Un equilibrio, quello tra il carattere civico e innovativo delle liste e una presenza riconoscibile delle forze politiche, comunque difficile da trovare; anche nel caso di un solo nome, come dimostra il fatto che su quello di Di Pietro esiste per esempio la vigorosa opposizione dei no Tav. A ciò si aggiunga anche un ritorno di interesse da parte di Pdci e Verdi, che avevano stretto rispettivamente con Bersani e con Franceschini accordi per trovar posto nelle liste Pd in cambio del sostegno al segretario nelle primarie, ma che ora, di fronte alla prospettiva di un solo seggio, si sono riaffacciati in cerca di visibilità al IV polo.

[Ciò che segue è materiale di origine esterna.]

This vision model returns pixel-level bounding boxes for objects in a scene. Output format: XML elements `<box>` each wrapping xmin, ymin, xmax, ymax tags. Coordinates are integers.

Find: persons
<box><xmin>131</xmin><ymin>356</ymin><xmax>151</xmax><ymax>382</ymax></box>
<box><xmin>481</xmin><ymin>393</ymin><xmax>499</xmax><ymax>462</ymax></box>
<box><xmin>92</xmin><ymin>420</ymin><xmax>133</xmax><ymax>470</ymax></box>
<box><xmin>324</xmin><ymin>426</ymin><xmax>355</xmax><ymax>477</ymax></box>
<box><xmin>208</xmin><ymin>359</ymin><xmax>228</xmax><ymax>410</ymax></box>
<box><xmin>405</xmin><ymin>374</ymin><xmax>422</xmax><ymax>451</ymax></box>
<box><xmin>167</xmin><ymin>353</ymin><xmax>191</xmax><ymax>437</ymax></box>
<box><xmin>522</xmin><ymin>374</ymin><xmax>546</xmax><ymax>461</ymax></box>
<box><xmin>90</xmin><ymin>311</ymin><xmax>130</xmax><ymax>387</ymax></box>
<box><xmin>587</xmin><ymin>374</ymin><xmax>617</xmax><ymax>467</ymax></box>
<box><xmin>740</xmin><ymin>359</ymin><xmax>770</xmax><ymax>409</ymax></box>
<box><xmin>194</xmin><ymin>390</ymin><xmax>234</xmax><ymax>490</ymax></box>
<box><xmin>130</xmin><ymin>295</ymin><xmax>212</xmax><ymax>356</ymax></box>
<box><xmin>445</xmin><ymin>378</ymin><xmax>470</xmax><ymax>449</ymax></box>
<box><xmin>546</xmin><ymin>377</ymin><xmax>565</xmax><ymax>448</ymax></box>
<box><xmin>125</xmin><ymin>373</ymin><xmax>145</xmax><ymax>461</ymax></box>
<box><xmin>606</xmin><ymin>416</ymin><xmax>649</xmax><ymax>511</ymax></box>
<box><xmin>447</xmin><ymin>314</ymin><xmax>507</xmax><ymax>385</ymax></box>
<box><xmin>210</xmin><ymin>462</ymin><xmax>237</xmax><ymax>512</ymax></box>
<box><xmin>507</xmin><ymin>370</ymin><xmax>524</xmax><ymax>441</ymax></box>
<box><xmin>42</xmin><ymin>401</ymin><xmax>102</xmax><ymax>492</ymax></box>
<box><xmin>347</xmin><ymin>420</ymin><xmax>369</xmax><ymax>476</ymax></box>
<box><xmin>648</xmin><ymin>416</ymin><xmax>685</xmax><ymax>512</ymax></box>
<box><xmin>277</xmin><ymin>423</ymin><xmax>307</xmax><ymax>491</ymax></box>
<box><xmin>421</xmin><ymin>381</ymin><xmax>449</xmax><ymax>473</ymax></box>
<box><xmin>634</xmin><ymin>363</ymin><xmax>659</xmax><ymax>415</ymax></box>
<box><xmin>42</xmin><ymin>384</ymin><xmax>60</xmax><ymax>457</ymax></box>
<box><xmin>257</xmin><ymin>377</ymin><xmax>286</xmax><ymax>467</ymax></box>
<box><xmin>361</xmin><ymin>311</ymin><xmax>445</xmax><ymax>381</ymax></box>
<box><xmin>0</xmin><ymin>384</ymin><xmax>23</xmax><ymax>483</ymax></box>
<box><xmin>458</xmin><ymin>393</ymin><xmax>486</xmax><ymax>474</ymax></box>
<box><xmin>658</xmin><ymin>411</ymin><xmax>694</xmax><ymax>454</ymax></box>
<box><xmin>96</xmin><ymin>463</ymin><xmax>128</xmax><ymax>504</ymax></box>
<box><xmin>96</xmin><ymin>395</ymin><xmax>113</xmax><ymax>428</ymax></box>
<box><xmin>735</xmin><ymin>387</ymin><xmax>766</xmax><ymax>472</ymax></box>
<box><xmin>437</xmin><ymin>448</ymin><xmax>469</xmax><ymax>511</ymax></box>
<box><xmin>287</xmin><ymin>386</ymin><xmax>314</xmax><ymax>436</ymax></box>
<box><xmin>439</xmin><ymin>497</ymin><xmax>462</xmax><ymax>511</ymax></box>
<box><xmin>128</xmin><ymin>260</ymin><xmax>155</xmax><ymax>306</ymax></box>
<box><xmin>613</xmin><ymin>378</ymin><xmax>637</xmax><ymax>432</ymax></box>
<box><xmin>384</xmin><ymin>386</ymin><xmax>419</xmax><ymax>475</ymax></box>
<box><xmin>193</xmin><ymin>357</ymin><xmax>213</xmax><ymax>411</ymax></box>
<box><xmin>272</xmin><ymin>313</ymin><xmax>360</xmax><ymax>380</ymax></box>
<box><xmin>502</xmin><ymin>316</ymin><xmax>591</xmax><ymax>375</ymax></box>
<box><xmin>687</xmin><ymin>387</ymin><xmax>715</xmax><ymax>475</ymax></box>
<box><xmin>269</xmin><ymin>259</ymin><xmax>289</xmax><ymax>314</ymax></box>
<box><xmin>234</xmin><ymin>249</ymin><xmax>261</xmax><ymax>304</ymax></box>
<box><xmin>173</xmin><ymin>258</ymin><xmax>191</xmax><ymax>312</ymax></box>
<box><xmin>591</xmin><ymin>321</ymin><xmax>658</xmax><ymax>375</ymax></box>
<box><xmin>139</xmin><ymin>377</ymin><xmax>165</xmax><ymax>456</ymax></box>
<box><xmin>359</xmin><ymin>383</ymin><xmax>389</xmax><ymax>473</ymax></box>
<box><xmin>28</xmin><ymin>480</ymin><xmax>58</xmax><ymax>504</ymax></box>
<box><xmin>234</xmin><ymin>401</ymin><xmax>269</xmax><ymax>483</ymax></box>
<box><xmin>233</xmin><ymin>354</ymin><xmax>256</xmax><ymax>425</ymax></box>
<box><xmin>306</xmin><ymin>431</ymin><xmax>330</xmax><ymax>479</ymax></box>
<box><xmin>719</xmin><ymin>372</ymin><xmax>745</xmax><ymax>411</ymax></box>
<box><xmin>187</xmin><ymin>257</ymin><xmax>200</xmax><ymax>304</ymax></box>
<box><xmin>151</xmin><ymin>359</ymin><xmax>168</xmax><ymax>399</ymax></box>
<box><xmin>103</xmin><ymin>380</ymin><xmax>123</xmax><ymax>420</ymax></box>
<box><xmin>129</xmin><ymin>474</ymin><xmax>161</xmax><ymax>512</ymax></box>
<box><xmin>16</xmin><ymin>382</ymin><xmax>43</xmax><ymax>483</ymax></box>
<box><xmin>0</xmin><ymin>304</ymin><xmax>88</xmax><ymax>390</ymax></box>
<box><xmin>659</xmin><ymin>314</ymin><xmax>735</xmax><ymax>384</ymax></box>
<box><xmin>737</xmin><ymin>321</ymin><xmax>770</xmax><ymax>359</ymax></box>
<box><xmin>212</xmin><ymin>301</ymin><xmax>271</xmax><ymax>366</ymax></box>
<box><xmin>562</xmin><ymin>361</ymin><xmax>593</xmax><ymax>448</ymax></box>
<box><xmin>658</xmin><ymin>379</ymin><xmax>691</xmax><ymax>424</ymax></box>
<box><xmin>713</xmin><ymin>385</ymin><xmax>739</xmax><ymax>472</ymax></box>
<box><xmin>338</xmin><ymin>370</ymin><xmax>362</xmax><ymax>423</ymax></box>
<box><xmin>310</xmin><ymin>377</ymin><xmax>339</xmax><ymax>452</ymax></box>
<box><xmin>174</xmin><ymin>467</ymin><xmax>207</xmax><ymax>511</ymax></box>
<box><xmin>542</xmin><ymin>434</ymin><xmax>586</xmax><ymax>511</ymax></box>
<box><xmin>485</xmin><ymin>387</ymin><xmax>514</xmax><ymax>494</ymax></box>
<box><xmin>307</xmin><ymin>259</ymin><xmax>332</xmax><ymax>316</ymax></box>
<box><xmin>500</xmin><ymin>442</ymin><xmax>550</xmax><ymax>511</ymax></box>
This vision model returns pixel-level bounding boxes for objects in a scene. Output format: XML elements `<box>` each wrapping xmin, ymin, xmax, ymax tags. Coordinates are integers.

In chiave elettorale ancora non ci sono sondaggi, ma il nome di Ingroia godrebbe di un consenso intorno al 4 per cento a livello nazionale e del 10 in Sicilia a detta degli organizzatori di “Cambiare si può!”. E proprio l’esortazione in tono obamiano dell’appello sarebbe destinata a dare anche nome alle liste (in attesa di simbolo e slogan di cui si starebbe occupando il vulcanico Carlo Freccero). Lo schema è quello di partire da un cartello di promotori fatto da singole personalità, cui poi si associa un comitato di sostegno con la partecipazione dei partiti e un comitato di garanti col compito di redigere le liste. I tempi perciò sono “strettissimi”, come osserva il braccio operativo Massimo Torelli: “Praticamente dobbiamo fare in 5 giorni quel che non abbiamo fatto nei 2 mesi precedenti”.